The 12th annual European Film Festival SA is under way, with screenings in Johannesburg and Cape Town, while five of the 10 films on the programme are also available via streaming.
I had the good fortune to watch previews of The North, from the Netherlands and French contribution The Mohican — though both, like a number of the participating films, are transnational and multilingual works that undermine simplistic ideas of “nationhood” (thus subverting the ethno-nationalist populism that continues to threaten Europe).
The North is written and directed by Dutchman Bart Schrijver, and one of its pair of protagonists (Chris, played by Bart Harder) is Dutch, but the film’s sparse dialogue is mostly in English, it is set in the epic landscape of the Scottish highlands and its other main character (Lluis, played by Carles Pulido) is Hispanic. The Mohican plays out in the equally dramatic setting of Corsica, where the island’s inhabitants have, over centuries, merged Italian and French cultural and linguistic identities.
Both films are dominated by the vast natural elements of mountain and ocean, as well as the signs of human attempts to tame or traverse them: pastures and pathways, boats and lighthouses.
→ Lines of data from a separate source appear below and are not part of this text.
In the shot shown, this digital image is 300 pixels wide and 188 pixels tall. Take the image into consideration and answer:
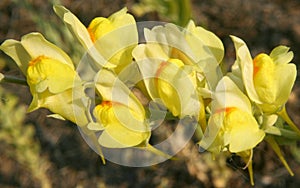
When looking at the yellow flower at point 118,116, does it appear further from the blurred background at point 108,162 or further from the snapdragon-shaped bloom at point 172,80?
the blurred background at point 108,162

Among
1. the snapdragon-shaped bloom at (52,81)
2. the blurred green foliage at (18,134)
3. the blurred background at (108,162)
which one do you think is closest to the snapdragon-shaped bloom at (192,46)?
the snapdragon-shaped bloom at (52,81)

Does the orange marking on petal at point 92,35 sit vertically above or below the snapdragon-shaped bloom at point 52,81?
above

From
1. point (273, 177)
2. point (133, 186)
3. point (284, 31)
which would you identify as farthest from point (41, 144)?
point (284, 31)

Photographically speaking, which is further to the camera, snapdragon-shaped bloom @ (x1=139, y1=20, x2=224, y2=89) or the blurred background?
the blurred background

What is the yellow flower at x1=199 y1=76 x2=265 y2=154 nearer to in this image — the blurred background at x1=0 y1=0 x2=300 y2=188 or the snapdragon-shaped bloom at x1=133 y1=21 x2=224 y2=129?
the snapdragon-shaped bloom at x1=133 y1=21 x2=224 y2=129

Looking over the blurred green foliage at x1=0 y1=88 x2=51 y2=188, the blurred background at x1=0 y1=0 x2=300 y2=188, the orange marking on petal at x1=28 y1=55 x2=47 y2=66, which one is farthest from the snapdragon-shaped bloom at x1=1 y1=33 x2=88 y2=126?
the blurred green foliage at x1=0 y1=88 x2=51 y2=188

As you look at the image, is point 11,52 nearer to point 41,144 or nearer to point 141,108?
point 141,108
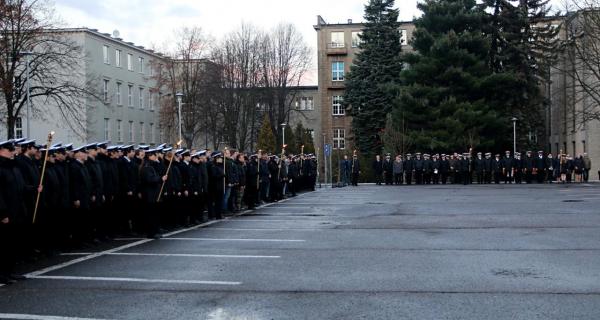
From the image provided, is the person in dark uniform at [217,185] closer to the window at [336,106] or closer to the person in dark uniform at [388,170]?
the person in dark uniform at [388,170]

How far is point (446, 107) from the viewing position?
5147cm

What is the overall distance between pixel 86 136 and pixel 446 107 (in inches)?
1189

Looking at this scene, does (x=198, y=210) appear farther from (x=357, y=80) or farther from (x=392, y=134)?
(x=357, y=80)

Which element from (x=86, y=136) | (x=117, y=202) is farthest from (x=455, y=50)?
(x=117, y=202)

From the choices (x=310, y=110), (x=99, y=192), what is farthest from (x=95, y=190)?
(x=310, y=110)

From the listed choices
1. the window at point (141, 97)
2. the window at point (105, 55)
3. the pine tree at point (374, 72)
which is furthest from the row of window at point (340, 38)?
the window at point (105, 55)

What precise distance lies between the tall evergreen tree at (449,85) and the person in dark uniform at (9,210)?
4234 centimetres

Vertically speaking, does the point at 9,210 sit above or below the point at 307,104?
below

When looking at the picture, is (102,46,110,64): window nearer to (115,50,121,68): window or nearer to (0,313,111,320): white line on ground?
(115,50,121,68): window

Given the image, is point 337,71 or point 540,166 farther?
point 337,71

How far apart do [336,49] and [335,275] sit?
72.0 m

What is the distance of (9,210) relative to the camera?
10141 millimetres

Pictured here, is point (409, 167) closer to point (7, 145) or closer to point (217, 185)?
point (217, 185)

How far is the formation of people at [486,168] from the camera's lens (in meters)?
43.1
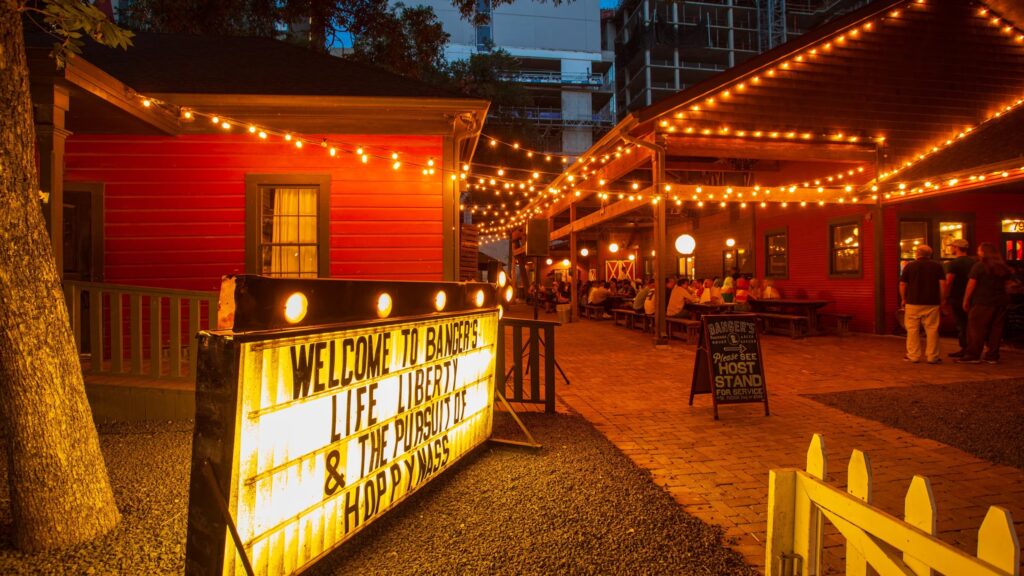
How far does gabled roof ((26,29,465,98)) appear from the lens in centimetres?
762

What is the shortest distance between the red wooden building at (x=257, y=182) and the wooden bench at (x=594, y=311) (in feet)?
35.1

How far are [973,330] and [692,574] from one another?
8704 mm

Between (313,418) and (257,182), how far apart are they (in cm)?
678

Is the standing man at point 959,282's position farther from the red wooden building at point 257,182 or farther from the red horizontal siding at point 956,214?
the red wooden building at point 257,182

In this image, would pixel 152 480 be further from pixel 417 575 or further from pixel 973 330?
pixel 973 330

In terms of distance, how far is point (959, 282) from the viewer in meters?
9.54

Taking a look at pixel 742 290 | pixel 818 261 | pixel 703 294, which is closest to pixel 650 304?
pixel 703 294

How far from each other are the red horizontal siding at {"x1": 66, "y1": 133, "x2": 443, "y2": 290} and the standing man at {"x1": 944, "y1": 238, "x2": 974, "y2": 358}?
Result: 8.35 metres

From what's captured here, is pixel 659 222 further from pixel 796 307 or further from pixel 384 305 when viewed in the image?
pixel 384 305

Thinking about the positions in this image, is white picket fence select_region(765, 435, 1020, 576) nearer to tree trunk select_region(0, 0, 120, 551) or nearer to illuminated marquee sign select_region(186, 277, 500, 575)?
illuminated marquee sign select_region(186, 277, 500, 575)

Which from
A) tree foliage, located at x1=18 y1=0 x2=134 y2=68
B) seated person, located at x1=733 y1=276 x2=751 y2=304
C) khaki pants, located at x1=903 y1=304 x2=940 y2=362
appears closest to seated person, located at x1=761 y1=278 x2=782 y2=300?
seated person, located at x1=733 y1=276 x2=751 y2=304

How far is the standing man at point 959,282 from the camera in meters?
9.09

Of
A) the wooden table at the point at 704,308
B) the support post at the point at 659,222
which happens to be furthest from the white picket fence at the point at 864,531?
the wooden table at the point at 704,308

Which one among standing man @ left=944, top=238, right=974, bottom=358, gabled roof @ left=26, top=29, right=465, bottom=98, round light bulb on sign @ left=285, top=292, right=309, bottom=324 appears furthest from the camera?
standing man @ left=944, top=238, right=974, bottom=358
The quiet heroes are battered by wind and rain, get lost in the dark, wince at the sun. Their surroundings are apt for what become terse but titanic battles between tradition and modernity, between old ways of being and the ineluctable pull of the new — all reinscribing a set of ancient, eternal human needs and weaknesses.
The Mohican pits a modest goat farmer (Joseph, played by Alexis Manenti) against Corsican mafiosos who want his land to expand their development of coastal villas, resorts and other construction projects. Hovering in the background is the island’s long history of invasion and faltering resistance, its spirit of fierce independence unable to successfully counter the economic and political forces at play on the Mediterranean mainland.
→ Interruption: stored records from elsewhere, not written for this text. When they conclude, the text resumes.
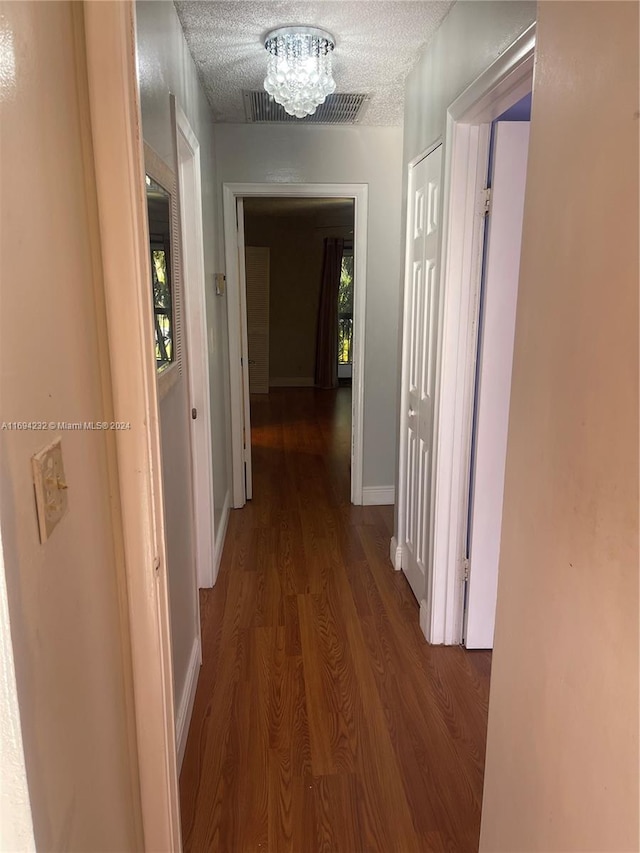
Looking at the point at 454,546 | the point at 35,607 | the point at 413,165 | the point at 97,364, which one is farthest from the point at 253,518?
the point at 35,607

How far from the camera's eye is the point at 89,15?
Answer: 0.96m

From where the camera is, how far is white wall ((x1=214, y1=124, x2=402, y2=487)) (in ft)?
11.6

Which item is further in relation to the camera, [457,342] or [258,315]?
[258,315]

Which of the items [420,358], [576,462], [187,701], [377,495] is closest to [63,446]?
[576,462]

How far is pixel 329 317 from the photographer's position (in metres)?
8.63

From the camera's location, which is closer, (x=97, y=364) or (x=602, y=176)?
(x=602, y=176)

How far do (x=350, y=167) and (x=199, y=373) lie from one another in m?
1.73

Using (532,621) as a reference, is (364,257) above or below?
above

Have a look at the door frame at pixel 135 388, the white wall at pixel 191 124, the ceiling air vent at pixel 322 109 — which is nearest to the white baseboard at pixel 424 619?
the white wall at pixel 191 124

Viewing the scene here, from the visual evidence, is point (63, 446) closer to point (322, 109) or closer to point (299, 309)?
point (322, 109)

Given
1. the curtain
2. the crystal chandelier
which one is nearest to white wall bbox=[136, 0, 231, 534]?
the crystal chandelier

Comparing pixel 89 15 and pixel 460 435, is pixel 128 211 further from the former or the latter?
pixel 460 435

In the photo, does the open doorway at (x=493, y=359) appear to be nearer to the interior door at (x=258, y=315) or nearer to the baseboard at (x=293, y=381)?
the interior door at (x=258, y=315)

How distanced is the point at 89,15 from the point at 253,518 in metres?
3.18
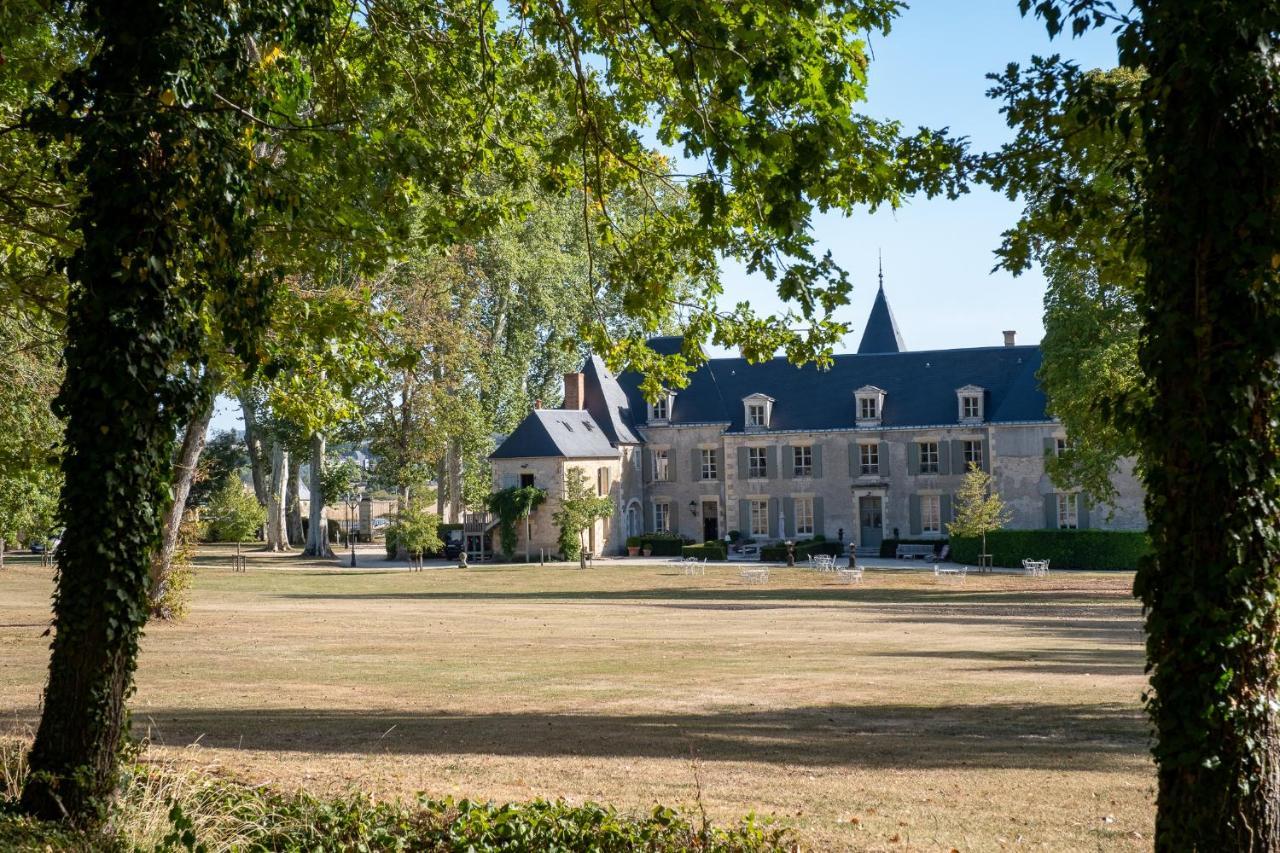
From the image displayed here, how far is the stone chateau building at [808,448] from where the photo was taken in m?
52.2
On the run from gangsters, Joseph becomes a champion of Corsicans who are fed up with conspicuous wealth and corruption. It is a burden he did not ask for, and it is a heavy one to carry, though he is aided by his social media-savvy niece and a stern brotherhood of fellow goatherds. The Mohican draws on the “one good man” and “David versus Goliath” Western movie tropes, but it does not offer the viewer a Hollywood-style resolution (this is a French film, after all). Instead, as we are left watching Joseph limp into the wilderness, we wonder how long he will survive.
It is an image reminiscent of much of The North, though the plucky wanderers in that film are confronting more subtle foes: inner demons rather than gun-wielding goons. Chris and Lluis are best friends — or rather, they used to be. Over the course of 10 years, they have drifted apart, but they reunite for a great adventure: hiking 600km along Scotland’s West Highland Way and the Cape Wrath Trail.
Chris isn’t able to commit himself fully to the experience, remaining connected to work and home responsibilities via his phone except in the most remote areas. Lluis, despite his enthusiasm for the journey, can’t quite get his act together: nursing injuries, sleeping late in the mornings, doing nightly battle with a leaking inflatable mattress. They talk little, and when they do, conversation is strained. They bicker more and more, struggling to find common ground in shared rituals like playing Uno.
The friendship seems close to dissipating. They are on separate paths — figuratively and, for days at a time, literally. Lluis’ difficulties are unclear; Chris’ apparent selfishness is not entirely explicable. As we slowly piece together pictures of their respective preoccupations from fragmentary exchanges, the film builds not to a climax but to a moment of catharsis and solidarity.
The North is an astonishing piece of cinematography, its highland vistas matched by exquisite sound editing that captures every crunching footstep, the click of a trekking pole, a tent zip, a camp stove — in fact, every rustle and squeak of life on the trail. It is an immersive sensory and meditative experience that will stay with you long after the end credits.